Pentágono confirma: EUA não têm tropas na Venezuela, mas mantêm 15 mil no Caribe
EUA mantêm 15 mil soldados no Caribe após captura de Maduro

Em meio à tensão regional após a captura do presidente venezuelano Nicolás Maduro, o Departamento de Defesa dos Estados Unidos afirmou que não há militares americanos em solo venezuelano. No entanto, uma força considerável de aproximadamente 15 mil soldados permanece posicionada em países vizinhos e em uma dúzia de navios de guerra no Caribe, em alto estado de prontidão.

Prontidão militar e ameaça de "segunda onda"

O general Dan Caine, presidente do Estado-Maior Conjunto, declarou em entrevista coletiva em Mar-a-Lago, na Flórida, que as forças estão na região "preparadas para projetar poder, se defender e proteger nossos interesses". A declaração ocorre um dia após o presidente Donald Trump afirmar que os EUA planejam "administrar" a Venezuela por um período indefinido.

Horas após a operação de comando que resultou na captura de Maduro e de sua esposa, conduzida pela Delta Force, Trump sugeriu a possibilidade de uma "segunda onda" de ações militares. A medida seria tomada caso os Estados Unidos encontrassem resistência de forças leais ao governo de Caracas. "Não temos medo de colocar tropas em terra", afirmou o presidente americano.
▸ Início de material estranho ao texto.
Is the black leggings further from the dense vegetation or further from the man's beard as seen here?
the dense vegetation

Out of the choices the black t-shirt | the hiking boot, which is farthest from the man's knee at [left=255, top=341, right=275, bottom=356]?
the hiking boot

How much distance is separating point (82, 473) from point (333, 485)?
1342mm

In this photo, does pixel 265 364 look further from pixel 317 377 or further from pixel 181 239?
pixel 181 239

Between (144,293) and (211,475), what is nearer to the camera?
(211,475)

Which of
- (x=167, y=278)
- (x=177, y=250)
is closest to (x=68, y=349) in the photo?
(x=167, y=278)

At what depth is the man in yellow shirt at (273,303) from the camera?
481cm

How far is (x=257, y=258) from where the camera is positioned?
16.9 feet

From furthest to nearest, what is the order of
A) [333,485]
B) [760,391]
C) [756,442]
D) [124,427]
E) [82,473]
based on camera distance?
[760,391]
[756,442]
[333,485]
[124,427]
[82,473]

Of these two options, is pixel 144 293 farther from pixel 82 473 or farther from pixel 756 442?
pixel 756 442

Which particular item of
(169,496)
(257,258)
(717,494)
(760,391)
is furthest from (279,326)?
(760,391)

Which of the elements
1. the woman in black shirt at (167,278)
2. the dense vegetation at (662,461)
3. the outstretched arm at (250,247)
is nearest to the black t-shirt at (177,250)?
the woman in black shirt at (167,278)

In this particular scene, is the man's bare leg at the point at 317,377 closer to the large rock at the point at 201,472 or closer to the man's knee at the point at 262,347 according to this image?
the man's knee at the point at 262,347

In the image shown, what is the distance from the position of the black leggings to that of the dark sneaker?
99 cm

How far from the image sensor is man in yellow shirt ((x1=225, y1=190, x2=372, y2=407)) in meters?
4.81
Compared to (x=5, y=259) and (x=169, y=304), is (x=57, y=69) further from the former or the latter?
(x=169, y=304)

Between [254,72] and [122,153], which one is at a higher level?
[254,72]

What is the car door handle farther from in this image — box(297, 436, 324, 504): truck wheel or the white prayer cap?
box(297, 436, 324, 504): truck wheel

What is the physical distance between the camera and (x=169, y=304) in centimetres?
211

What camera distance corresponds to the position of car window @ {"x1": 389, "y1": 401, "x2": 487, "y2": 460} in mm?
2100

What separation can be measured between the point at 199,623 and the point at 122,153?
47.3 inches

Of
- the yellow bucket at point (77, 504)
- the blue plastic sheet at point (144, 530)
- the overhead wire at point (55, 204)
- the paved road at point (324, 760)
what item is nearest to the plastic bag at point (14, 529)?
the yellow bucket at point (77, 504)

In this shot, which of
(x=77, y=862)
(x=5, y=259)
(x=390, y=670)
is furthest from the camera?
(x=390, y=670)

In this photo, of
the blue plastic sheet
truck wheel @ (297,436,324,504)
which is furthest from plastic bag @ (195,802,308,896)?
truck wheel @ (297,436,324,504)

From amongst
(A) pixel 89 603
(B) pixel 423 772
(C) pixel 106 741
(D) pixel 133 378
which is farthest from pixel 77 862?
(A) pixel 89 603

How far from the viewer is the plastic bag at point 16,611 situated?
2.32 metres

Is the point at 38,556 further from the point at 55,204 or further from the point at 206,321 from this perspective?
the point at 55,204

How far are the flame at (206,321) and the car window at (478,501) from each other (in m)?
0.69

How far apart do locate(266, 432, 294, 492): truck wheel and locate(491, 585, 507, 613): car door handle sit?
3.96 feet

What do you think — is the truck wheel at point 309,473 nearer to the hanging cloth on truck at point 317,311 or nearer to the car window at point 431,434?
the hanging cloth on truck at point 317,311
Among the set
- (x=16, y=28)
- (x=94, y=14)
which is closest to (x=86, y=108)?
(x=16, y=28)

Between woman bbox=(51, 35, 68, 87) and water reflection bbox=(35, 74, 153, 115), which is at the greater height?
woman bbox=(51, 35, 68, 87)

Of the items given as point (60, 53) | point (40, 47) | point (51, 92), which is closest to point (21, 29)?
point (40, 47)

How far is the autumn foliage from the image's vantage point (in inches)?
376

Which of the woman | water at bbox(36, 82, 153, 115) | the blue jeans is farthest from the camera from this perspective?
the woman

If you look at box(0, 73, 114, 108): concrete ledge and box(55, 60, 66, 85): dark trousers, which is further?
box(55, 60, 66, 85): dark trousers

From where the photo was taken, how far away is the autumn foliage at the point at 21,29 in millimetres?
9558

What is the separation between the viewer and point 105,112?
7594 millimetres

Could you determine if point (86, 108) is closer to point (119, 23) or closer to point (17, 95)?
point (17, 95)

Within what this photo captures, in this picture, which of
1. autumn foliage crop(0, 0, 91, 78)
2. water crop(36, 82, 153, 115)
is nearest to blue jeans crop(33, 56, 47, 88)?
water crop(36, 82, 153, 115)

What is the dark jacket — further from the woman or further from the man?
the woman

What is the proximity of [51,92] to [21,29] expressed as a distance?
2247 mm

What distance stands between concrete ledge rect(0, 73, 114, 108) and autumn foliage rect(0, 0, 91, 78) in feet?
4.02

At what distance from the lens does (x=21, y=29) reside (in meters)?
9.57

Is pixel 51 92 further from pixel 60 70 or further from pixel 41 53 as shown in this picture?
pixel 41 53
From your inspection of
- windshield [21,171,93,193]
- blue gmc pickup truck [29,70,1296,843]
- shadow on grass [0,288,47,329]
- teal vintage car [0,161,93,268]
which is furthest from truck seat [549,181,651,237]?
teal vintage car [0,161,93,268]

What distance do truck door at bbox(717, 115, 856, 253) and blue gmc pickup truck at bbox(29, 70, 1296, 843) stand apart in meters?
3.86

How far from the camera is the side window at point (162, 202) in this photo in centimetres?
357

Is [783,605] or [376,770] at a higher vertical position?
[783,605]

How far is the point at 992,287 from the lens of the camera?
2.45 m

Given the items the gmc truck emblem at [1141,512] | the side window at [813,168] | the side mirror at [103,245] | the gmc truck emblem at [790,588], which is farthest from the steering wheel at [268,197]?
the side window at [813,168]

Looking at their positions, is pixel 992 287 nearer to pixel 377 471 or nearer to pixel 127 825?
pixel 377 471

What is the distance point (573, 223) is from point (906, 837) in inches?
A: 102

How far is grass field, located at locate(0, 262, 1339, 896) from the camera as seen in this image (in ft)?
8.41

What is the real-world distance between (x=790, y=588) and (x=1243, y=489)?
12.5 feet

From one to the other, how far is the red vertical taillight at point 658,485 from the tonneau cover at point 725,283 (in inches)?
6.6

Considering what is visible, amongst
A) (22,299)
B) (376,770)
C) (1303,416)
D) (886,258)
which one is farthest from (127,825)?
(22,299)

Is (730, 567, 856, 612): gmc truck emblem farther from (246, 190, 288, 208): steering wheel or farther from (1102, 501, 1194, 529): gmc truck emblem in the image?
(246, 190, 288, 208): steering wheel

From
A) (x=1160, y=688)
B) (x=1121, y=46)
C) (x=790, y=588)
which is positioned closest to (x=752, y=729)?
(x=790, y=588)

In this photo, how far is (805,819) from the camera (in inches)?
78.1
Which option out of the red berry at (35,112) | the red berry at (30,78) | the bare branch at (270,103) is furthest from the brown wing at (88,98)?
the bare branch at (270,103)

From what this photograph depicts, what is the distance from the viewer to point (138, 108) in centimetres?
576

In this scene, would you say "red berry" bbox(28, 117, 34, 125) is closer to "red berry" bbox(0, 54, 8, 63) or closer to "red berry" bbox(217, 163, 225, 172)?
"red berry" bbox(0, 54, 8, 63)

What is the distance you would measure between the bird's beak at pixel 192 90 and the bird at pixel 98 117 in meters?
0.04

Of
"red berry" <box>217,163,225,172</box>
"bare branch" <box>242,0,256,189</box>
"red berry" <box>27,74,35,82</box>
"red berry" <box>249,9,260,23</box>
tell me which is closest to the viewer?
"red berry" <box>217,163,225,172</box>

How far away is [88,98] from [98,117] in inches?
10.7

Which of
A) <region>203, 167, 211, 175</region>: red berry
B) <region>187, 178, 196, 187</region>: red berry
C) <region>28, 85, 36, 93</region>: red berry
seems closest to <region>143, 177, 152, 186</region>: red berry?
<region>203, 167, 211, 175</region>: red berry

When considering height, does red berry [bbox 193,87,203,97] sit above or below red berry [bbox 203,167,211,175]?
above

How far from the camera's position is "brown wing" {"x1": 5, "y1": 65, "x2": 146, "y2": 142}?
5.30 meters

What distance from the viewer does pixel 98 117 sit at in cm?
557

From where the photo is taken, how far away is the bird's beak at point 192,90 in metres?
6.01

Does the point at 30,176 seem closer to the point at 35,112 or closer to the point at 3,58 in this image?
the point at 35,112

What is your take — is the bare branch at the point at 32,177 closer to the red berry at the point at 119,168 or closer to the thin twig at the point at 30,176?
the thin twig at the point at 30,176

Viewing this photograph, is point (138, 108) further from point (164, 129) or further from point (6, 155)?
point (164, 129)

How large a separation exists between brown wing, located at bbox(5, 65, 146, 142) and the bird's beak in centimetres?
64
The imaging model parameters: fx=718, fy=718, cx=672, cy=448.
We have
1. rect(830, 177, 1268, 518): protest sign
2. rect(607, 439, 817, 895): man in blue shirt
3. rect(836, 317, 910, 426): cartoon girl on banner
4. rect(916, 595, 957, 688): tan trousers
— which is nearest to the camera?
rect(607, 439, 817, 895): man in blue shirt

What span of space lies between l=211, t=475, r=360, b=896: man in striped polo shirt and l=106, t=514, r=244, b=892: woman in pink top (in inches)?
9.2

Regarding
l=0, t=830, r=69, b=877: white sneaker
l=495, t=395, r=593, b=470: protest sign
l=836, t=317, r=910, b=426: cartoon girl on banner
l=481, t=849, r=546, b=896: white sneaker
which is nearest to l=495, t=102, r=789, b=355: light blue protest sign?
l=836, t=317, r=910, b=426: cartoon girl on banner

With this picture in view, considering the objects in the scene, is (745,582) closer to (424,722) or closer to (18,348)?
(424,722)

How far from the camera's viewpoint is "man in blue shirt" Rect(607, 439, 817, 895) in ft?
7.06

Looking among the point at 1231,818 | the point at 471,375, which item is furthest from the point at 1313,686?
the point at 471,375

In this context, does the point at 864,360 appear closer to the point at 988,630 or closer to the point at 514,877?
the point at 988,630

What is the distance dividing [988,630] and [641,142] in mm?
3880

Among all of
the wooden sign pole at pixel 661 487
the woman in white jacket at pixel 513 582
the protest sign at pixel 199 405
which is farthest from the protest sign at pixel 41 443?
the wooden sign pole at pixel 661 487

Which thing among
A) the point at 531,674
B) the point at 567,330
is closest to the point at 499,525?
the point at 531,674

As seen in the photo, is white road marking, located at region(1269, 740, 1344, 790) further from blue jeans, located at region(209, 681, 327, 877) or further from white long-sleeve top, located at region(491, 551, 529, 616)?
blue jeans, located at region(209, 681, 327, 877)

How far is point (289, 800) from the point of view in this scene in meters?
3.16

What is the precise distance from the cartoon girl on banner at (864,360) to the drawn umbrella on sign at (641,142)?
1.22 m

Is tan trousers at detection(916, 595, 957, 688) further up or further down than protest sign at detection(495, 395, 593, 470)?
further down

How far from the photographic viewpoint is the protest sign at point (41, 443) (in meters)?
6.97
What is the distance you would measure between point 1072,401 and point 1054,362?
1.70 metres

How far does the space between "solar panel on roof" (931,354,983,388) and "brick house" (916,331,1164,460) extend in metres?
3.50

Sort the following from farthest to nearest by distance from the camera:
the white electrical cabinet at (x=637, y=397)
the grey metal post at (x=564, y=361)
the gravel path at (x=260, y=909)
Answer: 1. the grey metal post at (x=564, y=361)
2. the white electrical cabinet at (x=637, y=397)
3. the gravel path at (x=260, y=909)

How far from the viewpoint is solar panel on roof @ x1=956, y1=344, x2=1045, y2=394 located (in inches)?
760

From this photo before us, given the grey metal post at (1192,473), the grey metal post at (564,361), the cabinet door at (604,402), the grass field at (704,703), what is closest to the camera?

A maior concentração naval desde a crise dos mísseis

O Pentágono não esclareceu por quanto tempo manterá sua força no Caribe, que representa o maior acúmulo naval na região desde a crise dos mísseis de Cuba, em 1962. Especialistas militares e jurídicos apontam que a concentração inicial de tropas tinha como objetivo declarado localizar e destruir lanchas suspeitas de tráfico de drogas, acusações feitas pela administração Trump sem a apresentação pública de provas.

Desde setembro, forças americanas atacaram 35 embarcações no Caribe e no Pacífico Oriental, causando pelo menos 115 mortes. Essas ações foram criticadas por especialistas como ilegais. Nos últimos meses, essas mesmas forças também apoiaram abordagens a petroleiros sob sanções americanas que tentavam transportar petróleo venezuelano.

Preparação e consequências da operação

Nos dias que antecederam a operação de sábado, os EUA reforçaram a região com aeronaves de Operações Especiais, aviões de guerra eletrônica, drones armados, helicópteros de resgate e caças. Para analistas militares, esses reforços de última hora indicavam que a única dúvida sobre uma ação americana na Venezuela era quando ela ocorreria, e não se ocorreria.

O episódio intensifica a tensão regional e internacional, provocando reações de governos da América Latina. Especialistas alertam para os riscos de instabilidade, aumento dos fluxos migratórios e possíveis repercussões legais para os Estados Unidos devido às suas ações. A pergunta sobre quem administrará o país foi respondida por Trump com um gesto para o general Caine, o secretário de Estado Marco Rubio e o secretário de Defesa Pete Hegseth, dizendo "As pessoas que estão bem atrás de mim, nós vamos administrá-la".